**DOCUMENT SEGMENT**
--- START ---

As you can see in the screenshot above, the app has a list of available stocks, and a list of stocks
the user owns, called the "Portfolio". The user can buy and sell stocks, and the app will update the
Portfolio accordingly. The app also shows the user's Cash Balance, and the total value of the stocks
the user owns. You can transfer money in and out of the app, US$ 100 at a time, by pressing the
circle buttons at the top of the screen. When you have enough money to buy a particular stock, its
buy button will be enabled.
When you have enough stocks to sell, its sell button will be enabled.
The stock prices continuously change, and the app will update the portfolio value accordingly.
The Portfolio shows the average price of the stocks the user owns, and the total number of stocks
the user owns.


You may run the app in your own machine by cloning the repo and running the

main.dart file.
To make things easy for you to find, I've added all business classes into a single file called

business_classes.dart.

--- END ---

**EXERCISE SET**
A. Answer these from the app description:
(i) How much money is moved with each transfer in or out of the app?
(ii) Besides the total number of stocks, what does the Portfolio show?
(iii) Which file do you run to start the app after cloning the repo?
B. According to the app description, why were all the business classes put into one file? Answer in one to three sentences.
C. Reproduce everything in the app description from "As you can see" down to "buy button will be enabled.".
None of the rows after this point are needed.

**DATA EXTRACTS**

--- START ---

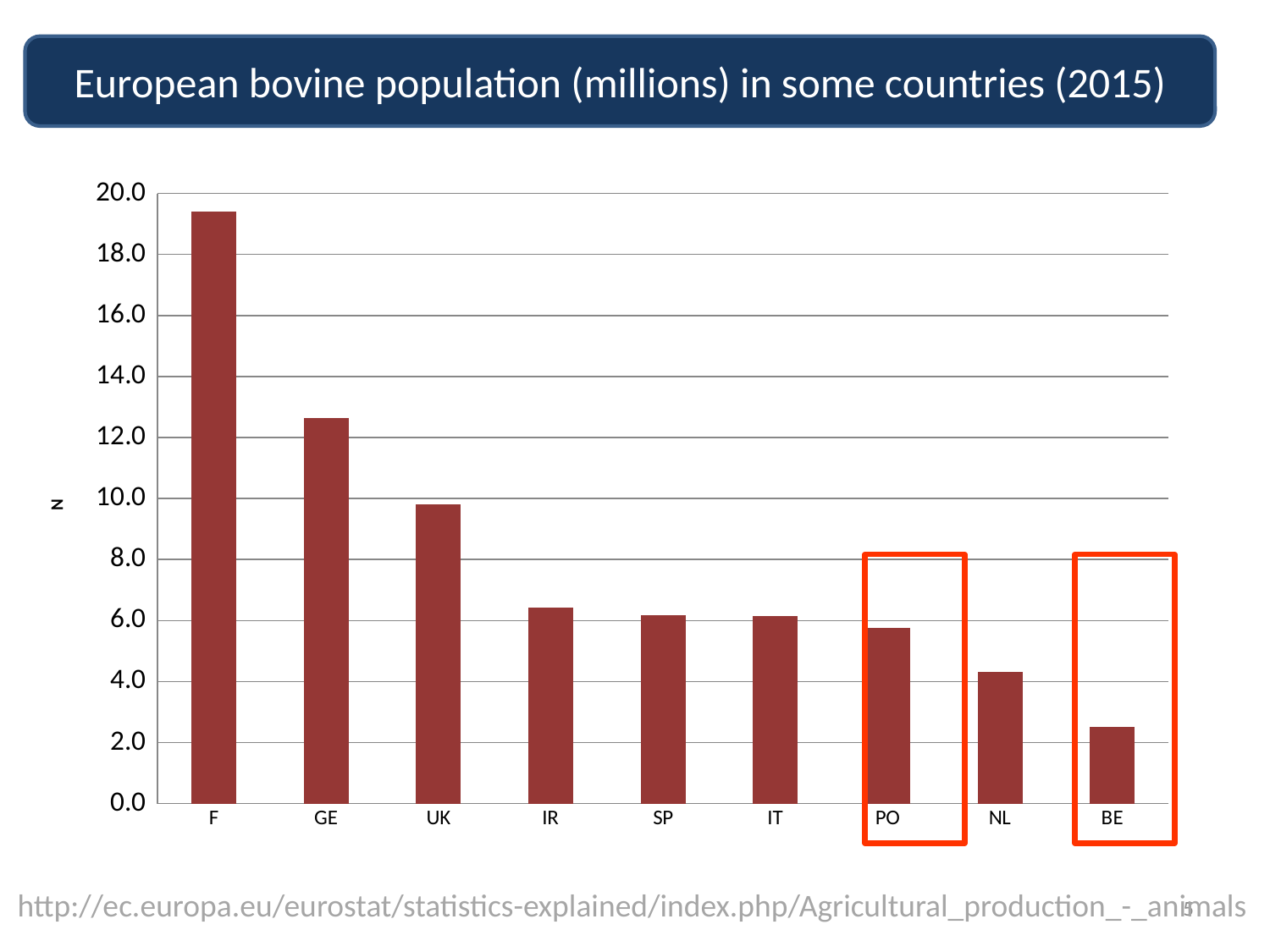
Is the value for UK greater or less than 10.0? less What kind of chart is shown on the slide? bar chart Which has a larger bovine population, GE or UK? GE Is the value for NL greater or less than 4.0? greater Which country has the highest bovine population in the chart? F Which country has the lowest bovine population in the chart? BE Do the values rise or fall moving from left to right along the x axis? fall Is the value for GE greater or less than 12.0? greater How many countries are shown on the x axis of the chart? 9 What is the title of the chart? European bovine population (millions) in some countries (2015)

--- END ---
--- START ---

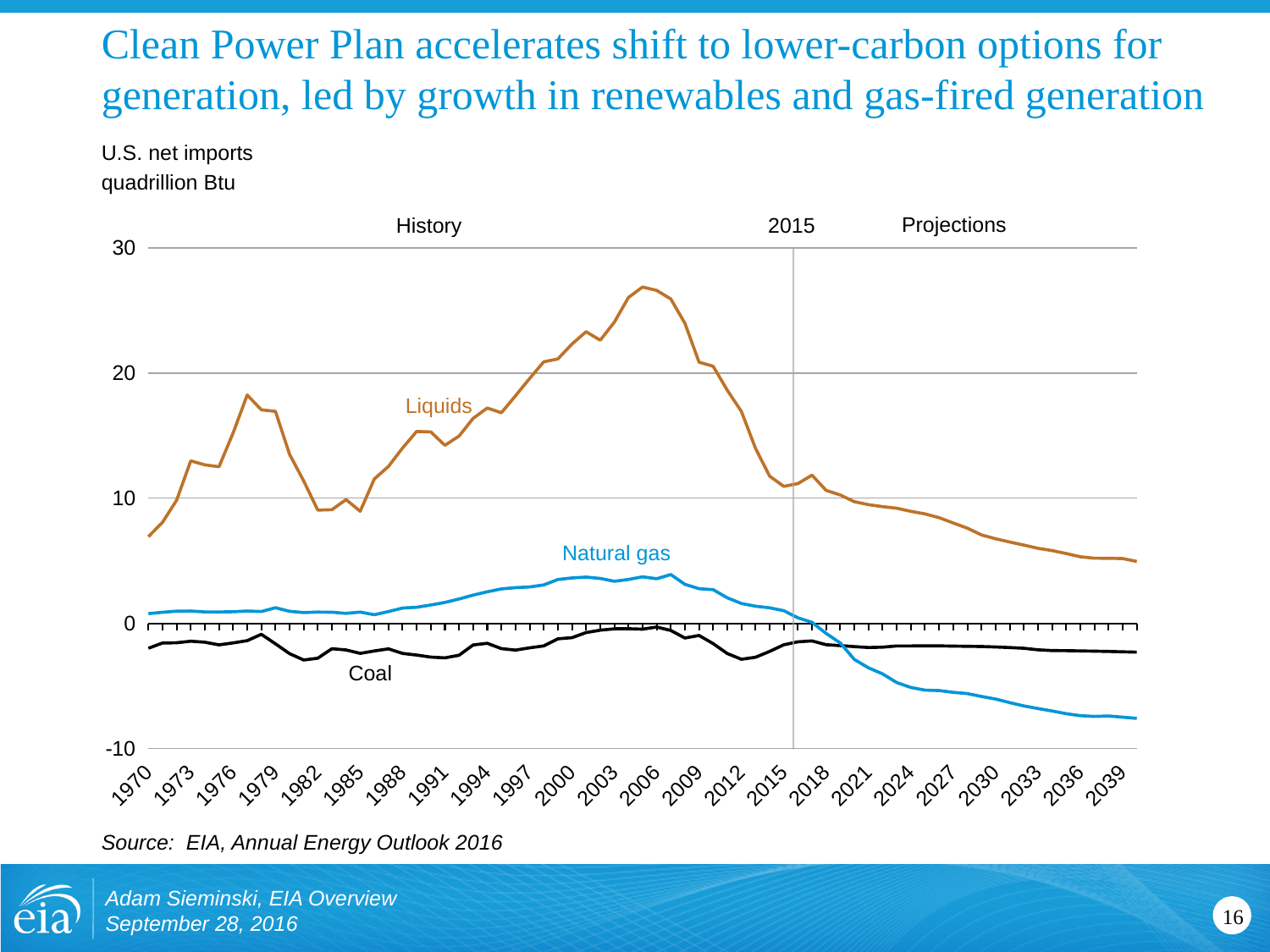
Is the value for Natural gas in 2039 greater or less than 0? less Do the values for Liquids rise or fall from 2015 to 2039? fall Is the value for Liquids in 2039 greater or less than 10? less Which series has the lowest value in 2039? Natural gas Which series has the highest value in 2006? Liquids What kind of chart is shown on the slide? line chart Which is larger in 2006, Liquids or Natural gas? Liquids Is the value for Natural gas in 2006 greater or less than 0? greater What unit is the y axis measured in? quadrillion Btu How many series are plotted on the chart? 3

--- END ---

**COMPLETED EXERCISE**
A.
(i) US$ 100
(ii) The average price of the stocks the user owns
(iii) main.dart

B. They were placed in a single file, business_classes.dart, so that they would be easy to find.

C.
As you can see in the screenshot above, the app has a list of available stocks, and a list of stocks
the user owns, called the "Portfolio". The user can buy and sell stocks, and the app will update the
Portfolio accordingly. The app also shows the user's Cash Balance, and the total value of the stocks
the user owns. You can transfer money in and out of the app, US$ 100 at a time, by pressing the
circle buttons at the top of the screen. When you have enough money to buy a particular stock, its
buy button will be enabled.